Nesse sentido, Gamarra afirmou que, com a emenda do PP, se põe “fim à fuga de criminosos que representa a regularização em massa de imigrantes” do governo de Pedro Sánchez, em alusão ao pacto do governo com o Podemos no último mês de janeiro para regularizar cerca de 500 mil migrantes, embora os “populares” sustentem que, segundo fontes policiais, esse número pode chegar a um milhão de pessoas.
“Agora cabe ao PSOE no Congresso dizer se está conosco ou se volta a defender os criminosos”, declarou Gamarra, que rejeitou categoricamente os argumentos do Partido Socialista, que afirmam que a modificação introduzida pelo PP implica a “criminalização” da imigração. De fato, o PSOE já adiantou que tentaria eliminar essa emenda quando ela chegar ao Congresso.
Gamarra rebateu ao PSOE que a alteração do PP “não criminaliza ninguém” porque “se refere única e exclusivamente àqueles que cometeram algum tipo de crime”, “estão aguardando julgamento” ou “têm antecedentes policiais ou criminais”. Por isso, afirmou que os socialistas buscam “confundir”.
“Se não concordam com isso, o que estão fazendo é apoiar que os criminosos possam ter acesso à residência sem qualquer tipo de controle”, advertiu aos socialistas, acrescentando que o que foi proposto é “o mínimo que se deve estabelecer para processos de regularização de grande envergadura”.
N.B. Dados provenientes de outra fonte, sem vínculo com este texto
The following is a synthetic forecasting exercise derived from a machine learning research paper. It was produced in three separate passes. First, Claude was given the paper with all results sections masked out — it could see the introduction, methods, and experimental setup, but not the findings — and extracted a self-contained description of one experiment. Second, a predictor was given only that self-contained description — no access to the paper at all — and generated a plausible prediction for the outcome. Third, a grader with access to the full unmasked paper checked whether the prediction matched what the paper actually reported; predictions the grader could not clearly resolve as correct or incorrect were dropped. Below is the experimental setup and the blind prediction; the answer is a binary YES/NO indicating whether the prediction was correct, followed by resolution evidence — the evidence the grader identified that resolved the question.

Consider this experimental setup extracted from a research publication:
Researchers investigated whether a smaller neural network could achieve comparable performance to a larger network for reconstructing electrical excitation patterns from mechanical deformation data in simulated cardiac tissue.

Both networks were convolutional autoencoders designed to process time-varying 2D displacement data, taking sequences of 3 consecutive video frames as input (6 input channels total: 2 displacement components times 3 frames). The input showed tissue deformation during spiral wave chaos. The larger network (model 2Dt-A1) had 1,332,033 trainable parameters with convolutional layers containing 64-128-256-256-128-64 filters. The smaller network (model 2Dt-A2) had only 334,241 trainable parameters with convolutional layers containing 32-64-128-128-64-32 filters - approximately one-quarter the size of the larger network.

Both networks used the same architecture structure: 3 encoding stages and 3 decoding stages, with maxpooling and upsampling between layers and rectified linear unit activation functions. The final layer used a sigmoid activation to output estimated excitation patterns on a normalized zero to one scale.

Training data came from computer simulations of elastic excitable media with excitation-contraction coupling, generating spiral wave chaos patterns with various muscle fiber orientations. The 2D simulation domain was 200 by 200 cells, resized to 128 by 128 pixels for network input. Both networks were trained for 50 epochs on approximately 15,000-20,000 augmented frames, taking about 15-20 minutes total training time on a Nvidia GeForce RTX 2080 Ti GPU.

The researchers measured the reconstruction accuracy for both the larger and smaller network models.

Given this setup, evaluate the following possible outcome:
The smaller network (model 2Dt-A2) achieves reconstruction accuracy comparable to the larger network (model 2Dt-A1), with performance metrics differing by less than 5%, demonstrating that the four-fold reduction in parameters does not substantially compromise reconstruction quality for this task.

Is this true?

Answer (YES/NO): YES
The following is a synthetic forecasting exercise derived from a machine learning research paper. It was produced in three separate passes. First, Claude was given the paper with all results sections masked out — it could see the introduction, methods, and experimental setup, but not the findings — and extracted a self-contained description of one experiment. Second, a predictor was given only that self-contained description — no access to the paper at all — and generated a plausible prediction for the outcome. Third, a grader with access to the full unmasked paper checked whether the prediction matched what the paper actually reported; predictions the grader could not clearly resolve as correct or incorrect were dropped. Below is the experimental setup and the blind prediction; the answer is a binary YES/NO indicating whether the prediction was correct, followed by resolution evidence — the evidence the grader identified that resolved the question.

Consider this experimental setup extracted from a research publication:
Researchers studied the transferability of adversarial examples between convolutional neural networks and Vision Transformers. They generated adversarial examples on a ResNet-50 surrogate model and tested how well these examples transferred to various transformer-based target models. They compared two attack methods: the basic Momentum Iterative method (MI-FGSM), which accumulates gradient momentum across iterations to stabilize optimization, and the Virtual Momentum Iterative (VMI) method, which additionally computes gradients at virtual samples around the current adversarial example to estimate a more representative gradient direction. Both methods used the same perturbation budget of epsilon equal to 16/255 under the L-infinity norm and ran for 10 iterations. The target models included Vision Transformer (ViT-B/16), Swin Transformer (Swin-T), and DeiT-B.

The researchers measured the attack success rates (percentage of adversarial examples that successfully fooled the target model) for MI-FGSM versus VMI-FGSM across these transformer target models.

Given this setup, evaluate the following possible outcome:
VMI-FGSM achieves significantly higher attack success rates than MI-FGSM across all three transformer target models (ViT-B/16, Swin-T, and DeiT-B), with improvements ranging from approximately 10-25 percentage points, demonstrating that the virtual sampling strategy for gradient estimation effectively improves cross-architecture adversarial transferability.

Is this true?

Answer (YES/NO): YES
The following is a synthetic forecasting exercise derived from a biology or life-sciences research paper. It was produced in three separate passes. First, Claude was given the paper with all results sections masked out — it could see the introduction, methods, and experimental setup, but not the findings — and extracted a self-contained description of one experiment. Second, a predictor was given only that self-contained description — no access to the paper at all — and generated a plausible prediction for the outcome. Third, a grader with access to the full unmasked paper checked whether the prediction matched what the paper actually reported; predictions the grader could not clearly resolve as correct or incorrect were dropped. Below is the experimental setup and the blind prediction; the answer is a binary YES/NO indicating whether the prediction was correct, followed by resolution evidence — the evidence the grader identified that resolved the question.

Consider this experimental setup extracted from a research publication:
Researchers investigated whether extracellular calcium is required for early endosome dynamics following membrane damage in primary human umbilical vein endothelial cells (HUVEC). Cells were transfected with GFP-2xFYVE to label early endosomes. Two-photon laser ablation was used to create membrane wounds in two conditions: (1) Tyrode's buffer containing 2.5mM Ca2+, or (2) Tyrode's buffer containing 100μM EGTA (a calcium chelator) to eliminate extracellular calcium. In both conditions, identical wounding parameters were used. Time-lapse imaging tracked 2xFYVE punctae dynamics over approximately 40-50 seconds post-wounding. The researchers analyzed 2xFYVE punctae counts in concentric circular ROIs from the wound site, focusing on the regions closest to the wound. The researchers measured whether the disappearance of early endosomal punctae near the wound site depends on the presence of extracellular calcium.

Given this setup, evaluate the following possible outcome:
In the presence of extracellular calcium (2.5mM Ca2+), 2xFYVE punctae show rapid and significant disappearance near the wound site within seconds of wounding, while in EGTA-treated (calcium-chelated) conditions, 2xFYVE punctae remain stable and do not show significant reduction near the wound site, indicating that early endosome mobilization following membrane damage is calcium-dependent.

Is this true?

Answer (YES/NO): YES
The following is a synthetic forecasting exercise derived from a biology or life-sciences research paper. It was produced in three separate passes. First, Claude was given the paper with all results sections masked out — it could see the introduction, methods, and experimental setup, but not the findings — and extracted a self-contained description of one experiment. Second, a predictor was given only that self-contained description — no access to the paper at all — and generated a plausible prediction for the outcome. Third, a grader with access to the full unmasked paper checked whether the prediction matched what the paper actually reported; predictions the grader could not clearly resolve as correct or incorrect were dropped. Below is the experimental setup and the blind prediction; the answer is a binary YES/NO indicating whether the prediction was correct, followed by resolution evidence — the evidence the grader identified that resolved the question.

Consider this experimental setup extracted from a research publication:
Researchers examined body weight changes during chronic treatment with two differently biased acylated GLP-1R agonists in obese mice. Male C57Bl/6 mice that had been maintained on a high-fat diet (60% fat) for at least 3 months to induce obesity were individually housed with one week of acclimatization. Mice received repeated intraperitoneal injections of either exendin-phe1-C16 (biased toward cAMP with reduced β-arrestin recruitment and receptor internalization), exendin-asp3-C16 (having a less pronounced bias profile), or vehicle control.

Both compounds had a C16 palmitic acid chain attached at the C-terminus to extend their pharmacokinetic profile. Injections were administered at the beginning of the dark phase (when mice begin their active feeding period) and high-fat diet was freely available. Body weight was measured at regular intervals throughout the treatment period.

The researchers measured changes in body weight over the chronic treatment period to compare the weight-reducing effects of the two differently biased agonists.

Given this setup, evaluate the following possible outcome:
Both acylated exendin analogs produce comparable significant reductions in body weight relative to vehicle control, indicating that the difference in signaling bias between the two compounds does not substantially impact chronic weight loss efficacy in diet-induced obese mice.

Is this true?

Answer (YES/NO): NO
SEM CONTATOS COM O JUNTS, MAS ESPERA QUE SEJA COERENTE
A vice-secretária do PP lembrou que o Junts apoiou a emenda do PP na sessão plenária do Senado e, portanto, espera que seja coerente com seu voto. “Não mantivemos contatos nos últimos dias, mas nas votações parlamentares reflete-se o que cada um apoiou”, acrescentou.
Dito isso, ela assinalou que o PP não descarta que o PSOE possa recorrer a “qualquer tipo de tática” ou “artimanha” para vetar sua emenda no Congresso, recorrendo ao “filibusterismo” parlamentar. “Trata-se do Partido Socialista; já estamos acostumados com seu pouco respeito pela democracia”, afirmou.
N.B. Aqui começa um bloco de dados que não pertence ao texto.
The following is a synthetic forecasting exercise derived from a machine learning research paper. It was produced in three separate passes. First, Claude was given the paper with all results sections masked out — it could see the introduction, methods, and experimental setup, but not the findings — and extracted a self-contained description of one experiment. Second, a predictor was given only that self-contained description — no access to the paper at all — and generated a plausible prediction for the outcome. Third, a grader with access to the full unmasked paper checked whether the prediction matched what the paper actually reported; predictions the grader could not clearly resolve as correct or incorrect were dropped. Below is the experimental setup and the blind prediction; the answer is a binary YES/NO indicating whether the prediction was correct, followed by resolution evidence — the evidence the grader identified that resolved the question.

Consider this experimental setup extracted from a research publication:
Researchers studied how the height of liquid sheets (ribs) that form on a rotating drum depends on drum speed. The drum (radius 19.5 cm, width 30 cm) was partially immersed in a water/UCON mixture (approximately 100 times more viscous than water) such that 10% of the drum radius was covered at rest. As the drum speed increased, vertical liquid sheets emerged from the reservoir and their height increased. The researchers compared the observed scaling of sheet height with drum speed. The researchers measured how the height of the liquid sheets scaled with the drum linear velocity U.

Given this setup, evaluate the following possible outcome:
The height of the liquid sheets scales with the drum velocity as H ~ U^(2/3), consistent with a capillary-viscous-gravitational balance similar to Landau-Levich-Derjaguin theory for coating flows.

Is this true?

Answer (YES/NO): NO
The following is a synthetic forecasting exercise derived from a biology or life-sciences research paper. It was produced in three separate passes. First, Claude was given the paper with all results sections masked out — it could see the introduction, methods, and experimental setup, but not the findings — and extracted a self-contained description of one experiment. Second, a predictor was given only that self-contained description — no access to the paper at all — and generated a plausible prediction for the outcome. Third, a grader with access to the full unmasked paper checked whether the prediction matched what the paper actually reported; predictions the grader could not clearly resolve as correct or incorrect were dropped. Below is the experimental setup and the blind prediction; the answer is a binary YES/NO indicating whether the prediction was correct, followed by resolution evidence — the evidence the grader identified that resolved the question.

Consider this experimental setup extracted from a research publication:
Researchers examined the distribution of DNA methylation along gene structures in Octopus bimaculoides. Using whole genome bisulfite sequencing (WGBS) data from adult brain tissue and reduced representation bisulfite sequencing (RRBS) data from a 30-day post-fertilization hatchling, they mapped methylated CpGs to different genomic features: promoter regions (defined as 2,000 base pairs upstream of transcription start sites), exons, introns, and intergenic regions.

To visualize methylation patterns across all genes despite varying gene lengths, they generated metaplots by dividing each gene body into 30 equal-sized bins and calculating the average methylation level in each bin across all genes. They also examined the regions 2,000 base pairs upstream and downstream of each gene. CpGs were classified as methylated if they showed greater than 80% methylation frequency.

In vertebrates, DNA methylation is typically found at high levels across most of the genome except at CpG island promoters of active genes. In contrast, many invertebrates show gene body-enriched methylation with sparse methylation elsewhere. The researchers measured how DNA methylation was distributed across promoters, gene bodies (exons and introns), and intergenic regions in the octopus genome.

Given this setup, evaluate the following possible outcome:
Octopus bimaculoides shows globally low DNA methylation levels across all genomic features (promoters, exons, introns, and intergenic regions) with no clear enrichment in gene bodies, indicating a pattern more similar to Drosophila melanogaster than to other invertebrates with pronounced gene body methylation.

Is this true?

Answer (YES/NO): NO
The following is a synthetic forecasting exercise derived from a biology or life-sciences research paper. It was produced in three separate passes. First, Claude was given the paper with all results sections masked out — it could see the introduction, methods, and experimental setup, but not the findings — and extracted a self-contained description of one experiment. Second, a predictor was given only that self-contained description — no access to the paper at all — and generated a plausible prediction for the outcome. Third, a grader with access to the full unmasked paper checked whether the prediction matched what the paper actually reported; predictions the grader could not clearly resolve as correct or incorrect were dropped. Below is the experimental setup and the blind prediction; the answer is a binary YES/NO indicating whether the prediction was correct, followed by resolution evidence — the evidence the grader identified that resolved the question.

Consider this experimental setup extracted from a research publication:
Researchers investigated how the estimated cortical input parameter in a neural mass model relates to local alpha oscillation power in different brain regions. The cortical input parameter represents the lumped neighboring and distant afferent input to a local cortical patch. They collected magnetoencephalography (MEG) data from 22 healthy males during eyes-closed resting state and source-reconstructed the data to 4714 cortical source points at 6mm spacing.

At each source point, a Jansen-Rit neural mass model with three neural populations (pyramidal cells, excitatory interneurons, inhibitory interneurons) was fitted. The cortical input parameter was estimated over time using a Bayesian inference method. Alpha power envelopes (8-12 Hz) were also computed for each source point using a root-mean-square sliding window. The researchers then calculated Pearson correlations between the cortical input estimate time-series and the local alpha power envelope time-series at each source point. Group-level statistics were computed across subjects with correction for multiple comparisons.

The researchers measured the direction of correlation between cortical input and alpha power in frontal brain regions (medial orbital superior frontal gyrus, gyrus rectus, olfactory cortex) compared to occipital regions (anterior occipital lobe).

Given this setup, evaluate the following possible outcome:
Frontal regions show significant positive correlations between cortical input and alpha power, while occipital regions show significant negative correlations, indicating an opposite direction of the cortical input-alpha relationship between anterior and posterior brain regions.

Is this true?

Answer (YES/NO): NO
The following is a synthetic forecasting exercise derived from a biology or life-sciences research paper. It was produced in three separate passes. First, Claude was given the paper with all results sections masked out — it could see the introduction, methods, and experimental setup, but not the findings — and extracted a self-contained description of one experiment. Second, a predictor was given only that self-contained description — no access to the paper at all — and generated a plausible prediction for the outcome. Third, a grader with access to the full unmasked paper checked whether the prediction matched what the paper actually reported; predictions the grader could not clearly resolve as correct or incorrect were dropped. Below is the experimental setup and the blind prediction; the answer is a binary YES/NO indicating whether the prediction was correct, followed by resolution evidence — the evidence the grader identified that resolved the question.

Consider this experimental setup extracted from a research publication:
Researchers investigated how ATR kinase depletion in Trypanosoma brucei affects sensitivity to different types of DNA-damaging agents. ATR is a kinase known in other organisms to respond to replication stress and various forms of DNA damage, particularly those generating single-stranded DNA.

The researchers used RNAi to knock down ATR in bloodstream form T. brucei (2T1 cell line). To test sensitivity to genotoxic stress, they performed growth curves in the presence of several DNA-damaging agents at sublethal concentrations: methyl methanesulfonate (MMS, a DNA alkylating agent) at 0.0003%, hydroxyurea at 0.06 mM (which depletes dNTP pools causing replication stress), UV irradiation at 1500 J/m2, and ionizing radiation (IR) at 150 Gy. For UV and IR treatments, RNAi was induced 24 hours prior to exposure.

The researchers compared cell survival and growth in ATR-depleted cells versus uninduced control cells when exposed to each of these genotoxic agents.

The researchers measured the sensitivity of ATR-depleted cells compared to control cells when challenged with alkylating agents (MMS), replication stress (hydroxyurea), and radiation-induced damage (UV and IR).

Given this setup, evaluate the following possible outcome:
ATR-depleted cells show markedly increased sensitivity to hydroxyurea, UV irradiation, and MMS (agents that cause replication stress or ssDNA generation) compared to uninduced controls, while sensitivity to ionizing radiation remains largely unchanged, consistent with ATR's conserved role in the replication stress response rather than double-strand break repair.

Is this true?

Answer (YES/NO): NO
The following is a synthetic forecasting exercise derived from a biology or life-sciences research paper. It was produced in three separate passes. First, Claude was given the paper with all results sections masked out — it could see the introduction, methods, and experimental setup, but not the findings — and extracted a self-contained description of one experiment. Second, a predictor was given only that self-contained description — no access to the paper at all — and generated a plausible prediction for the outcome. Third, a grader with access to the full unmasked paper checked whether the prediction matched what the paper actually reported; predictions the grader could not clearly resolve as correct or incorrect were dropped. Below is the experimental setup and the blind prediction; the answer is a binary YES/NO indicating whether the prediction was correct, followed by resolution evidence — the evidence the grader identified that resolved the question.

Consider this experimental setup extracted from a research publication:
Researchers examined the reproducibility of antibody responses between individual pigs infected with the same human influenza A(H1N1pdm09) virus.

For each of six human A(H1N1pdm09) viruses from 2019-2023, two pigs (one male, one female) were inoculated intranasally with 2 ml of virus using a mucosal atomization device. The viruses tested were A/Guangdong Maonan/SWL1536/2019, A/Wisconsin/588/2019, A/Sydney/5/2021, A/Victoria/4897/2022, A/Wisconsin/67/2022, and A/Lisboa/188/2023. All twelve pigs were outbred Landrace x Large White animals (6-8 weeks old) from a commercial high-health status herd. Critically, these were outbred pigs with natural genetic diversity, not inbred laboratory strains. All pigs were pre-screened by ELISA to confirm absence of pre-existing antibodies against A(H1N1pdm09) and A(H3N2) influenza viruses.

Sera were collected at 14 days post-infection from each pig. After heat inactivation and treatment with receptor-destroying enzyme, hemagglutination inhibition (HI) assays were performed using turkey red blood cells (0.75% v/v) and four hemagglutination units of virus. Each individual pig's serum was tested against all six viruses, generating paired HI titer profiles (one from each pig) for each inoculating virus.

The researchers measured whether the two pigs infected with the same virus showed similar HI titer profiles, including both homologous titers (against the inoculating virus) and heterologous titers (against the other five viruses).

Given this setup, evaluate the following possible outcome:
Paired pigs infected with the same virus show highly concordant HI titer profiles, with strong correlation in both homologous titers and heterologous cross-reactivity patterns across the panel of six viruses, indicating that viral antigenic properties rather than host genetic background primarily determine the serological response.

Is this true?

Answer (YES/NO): YES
Em sua opinião, “o lógico” é que a emenda do PP seja aprovada no Congresso na próxima quinta-feira, em linha com a maioria alternativa que já se delineou no Senado com PP, Vox, Junts e UPN, sobretudo quando “o que se busca é única e exclusivamente garantir segurança” para que “os processos de regularização não se tornem brechas para criminosos”. “Quem vem para trabalhar é bem-vindo, mas quem vem para delinquir, evidentemente não”, enfatizou.
OUTRAS “MELHORIAS” INCORPORADAS À LEI
Gamarra lembrou outras “melhorias” introduzidas na Lei de Reincidência Múltipla, como o reforço da Justiça para “enfrentar a criminalidade”, já que, segundo ela, os índices de criminalidade “não param de subir e os juízes e promotores precisam de mais meios e recursos materiais e humanos”. “Os criminosos não podem entrar por uma porta da delegacia e sair por outra”, afirmou.
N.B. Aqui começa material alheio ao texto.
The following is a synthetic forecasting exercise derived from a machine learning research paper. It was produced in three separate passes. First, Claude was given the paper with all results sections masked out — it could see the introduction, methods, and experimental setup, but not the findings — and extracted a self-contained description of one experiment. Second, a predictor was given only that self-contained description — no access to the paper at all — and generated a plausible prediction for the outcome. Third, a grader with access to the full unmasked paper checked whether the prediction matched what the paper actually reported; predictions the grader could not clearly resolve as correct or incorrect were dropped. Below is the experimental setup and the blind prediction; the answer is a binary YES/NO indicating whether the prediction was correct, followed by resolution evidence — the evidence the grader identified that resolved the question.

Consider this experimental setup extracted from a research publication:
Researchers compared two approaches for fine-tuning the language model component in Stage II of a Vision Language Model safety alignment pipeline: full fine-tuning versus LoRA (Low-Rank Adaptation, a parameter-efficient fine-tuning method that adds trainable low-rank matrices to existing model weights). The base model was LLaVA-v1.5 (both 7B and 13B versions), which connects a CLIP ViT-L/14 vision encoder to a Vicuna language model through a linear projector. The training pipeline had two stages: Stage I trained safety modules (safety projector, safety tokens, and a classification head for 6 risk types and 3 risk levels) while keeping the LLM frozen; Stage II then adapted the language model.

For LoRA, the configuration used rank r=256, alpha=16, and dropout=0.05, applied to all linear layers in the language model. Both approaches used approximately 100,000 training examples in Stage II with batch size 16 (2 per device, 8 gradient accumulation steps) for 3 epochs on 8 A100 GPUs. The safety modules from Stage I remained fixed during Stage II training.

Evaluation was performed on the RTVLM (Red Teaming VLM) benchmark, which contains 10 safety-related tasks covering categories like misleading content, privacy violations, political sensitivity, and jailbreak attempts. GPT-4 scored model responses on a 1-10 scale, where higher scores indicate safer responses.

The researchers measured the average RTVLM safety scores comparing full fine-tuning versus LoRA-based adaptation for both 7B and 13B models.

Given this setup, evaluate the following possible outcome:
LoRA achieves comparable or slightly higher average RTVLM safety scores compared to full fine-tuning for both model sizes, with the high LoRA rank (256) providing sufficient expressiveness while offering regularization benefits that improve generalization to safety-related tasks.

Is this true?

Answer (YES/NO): YES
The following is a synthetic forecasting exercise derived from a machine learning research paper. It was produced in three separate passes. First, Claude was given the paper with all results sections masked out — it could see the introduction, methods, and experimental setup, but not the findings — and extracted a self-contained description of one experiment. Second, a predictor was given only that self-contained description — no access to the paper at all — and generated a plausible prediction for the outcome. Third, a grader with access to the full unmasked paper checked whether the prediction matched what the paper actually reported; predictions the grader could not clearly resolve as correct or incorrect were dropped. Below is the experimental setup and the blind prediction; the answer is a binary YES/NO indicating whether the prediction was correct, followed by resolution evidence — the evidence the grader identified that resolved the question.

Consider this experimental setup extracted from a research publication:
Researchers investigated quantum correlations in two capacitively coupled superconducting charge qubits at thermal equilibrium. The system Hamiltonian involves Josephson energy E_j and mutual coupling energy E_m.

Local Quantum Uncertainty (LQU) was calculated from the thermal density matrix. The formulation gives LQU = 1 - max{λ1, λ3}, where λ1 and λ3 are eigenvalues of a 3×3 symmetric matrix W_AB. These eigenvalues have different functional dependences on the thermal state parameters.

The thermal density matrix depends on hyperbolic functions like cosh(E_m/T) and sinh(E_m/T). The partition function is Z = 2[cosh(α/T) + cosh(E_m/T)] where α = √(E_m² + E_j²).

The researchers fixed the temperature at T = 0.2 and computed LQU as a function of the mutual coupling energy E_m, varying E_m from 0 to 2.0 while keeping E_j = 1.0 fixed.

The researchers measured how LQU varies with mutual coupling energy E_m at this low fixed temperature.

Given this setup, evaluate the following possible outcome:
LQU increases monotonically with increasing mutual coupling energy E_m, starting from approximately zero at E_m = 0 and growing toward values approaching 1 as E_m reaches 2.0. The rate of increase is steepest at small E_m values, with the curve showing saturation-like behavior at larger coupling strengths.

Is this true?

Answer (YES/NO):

Além disso, destacou que estão previstas penas de prisão de três a cinco anos contra o petaqueo, que consiste em fornecer combustível aos traficantes de drogas. “Os agentes precisam de recursos e proteção, não de um governo que faz vista grossa”, declarou.
Por fim, Gamarra garantiu que, diante daqueles que fazem do crime seu modo de vida, é necessária “uma legislação firme”. “Do PP, continuaremos defendendo as pessoas que cumprem a lei”, afirmou.